Almost everyone has experienced one memory triggering another, but explanations for that phenomenon have proved elusive. Now, University of Pennsylvania researchers have provided the first neurobiological evidence that memories formed in the same context become linked, the foundation of the theory of episodic memory.
“Theories of episodic memory suggest that when I remember an event, I retrieve its earlier context and make it part of my present context,” Kahana said. “When I remember my grandmother, for example, I pull back all sorts of associations of a different time and place in my life; I’m also remembering living in Detroit and her Hungarian cooking. It’s like mental time travel. I jump back in time to the past, but I’m still grounded in the present.”
To investigate the neurobiological evidence for this theory, the Penn team combined a centuries-old psychological research technique — having subjects memorize and recall a list of unrelated words — with precise brain activity data that can only be acquired via neurosurgery.
“By examining the patterns of brain activity recorded from implanted electrodes,” Manning said, “we can measure when the brain’s activity is similar to a previously recorded pattern. When a patient recalls a word, their brain activity is similar to when they studied the same word. In addition, the patterns at recall contained traces of other words that were studied prior to the recalled word.”
“What seems to be happening is that when patients recall a word, they bring back not only the thoughts associated with the word itself but also remnants of thoughts associated with other words they studied nearby in time,” he said.

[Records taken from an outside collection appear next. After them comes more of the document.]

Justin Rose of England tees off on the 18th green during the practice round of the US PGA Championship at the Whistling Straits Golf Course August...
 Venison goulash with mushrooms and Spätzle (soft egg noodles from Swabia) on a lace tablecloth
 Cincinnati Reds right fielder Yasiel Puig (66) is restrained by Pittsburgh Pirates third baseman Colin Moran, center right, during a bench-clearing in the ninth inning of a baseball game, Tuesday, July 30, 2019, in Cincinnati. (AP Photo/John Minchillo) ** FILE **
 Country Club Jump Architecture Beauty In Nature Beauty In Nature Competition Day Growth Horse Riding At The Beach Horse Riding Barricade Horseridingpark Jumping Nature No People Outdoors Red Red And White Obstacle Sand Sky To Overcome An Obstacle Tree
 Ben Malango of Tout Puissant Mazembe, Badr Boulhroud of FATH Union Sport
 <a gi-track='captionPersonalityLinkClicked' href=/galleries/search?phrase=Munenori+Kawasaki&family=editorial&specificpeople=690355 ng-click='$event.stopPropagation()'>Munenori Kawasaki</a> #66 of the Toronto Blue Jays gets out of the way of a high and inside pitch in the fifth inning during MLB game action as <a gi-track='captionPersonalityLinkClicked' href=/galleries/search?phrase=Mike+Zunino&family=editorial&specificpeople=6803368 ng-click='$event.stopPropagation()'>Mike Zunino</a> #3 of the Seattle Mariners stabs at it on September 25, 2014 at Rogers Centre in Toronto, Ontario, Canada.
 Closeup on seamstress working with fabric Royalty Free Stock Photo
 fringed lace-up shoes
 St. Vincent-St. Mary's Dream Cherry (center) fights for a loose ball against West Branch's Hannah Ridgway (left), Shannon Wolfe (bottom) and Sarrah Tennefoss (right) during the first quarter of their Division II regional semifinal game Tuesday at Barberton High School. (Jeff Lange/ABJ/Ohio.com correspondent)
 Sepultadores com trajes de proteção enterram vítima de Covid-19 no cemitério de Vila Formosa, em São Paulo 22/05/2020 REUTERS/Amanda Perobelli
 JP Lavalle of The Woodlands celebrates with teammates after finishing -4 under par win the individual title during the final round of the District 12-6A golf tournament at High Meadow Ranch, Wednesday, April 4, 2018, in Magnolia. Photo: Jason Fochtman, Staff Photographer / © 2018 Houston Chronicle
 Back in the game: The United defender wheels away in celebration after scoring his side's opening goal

The findings provide a brain-based explanation of a memory phenomenon that people experience every day.
“This is why two friends you met at different points in your life can become linked in your memory,” Kahana said. “Along your autobiographical timeline, contextual associations will exist at every time scale, from experiences that take place over the course of years to experiences that take place over the course of minutes, like studying words on a list.”